I danced the first dance with her, after the play was over—(I forgot to tell you we were very much applauded)—and Tom Cleaveland engaging her for the next, I proposed a walk through the conservatories to a sentimental young lady who was my peculiar aversion, but to whom I became extremely dévoué, for I thought I would try and pique Mary if I could.
The light strains of dance music floated in from the distance, and the air was laden with the scent of flowers, and many a tête-à-tête and partie carrée was arranged in that commodious conservatory.
Half hidden by an orange-tree, Florence Aspeden was leaning back in a garden-chair, close to where we stood looking out upon the beautiful night.

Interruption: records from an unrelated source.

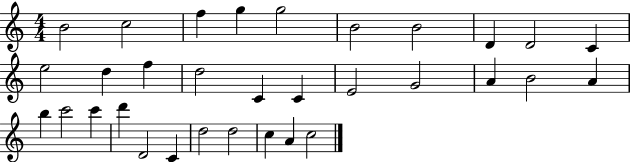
X:1
T:Untitled
M:4/4
L:1/4
K:C
B2 c2 f g g2 B2 B2 D D2 C e2 d f d2 C C E2 G2 A B2 A b c'2 c' d' D2 C d2 d2 c A c2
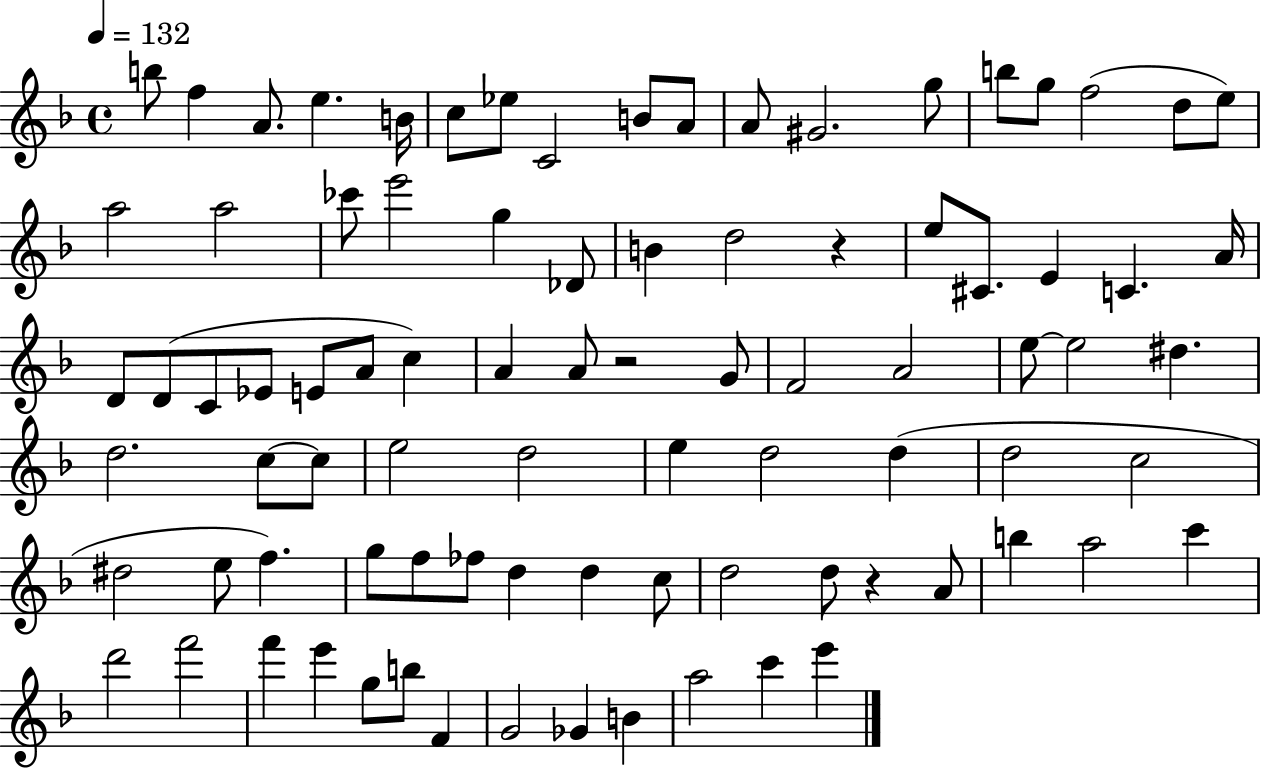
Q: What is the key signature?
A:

Her fair face was flushed, and she was nervously picking some of the blossoms to pieces; before her stood Mounteagle, speaking eagerly. I was moving away to avoid being a hearer of his love-speech, as I doubted not it was, but my companion, with many young-ladyish expressions of adoration of the "sublime moonlight," begged me to stay "one moment, that she might see the dear moon emerge like a swan from that dark, beautiful cloud!" and in the pauses of her ecstatics I heard poor Mount's voice in a tone of intense entreaty.
At that moment Fane passed. He glanced at the group behind the orange-trees, and his face grew stern and cold, and his lips closed with that iron compression they always have when he is irritated. His eyes met Florences, and he bowed haughtily and stiffly as he moved on, and his upright figure, with its stately head, was seen in the room beyond, high above any of those around him. A heavy sigh came through the orange boughs, and her voice whispered, "I—I am very sorry, but——"
"Oh! do look at the moonbeams falling on that darling little piece of water, Mr. Wilmot!" exclaimed my decidedly moonstruck companion.
"Is there no hope?" cried poor Mount.
"None!" And the low-whispered knell of hope came sighing over the flowers. I thought how little she guessed there was none for her. Poor Florence!
"Oh, this night! I could gaze on it forever, though it is saddening in its sweetness, do not you think?" asked my romantic demoiselle. "Ah! what a pretty valse they are playing!"
"May I have the pleasure of dancing it with you?" I felt myself obliged to ask, although intensely victimized thereby, as I hate dancing, and wonder whatever idiot invented it.
Miss Chesney, considering her devotion to the moon, consented very joyfully to leave it for the pleasures (?) of a valse à deux temps.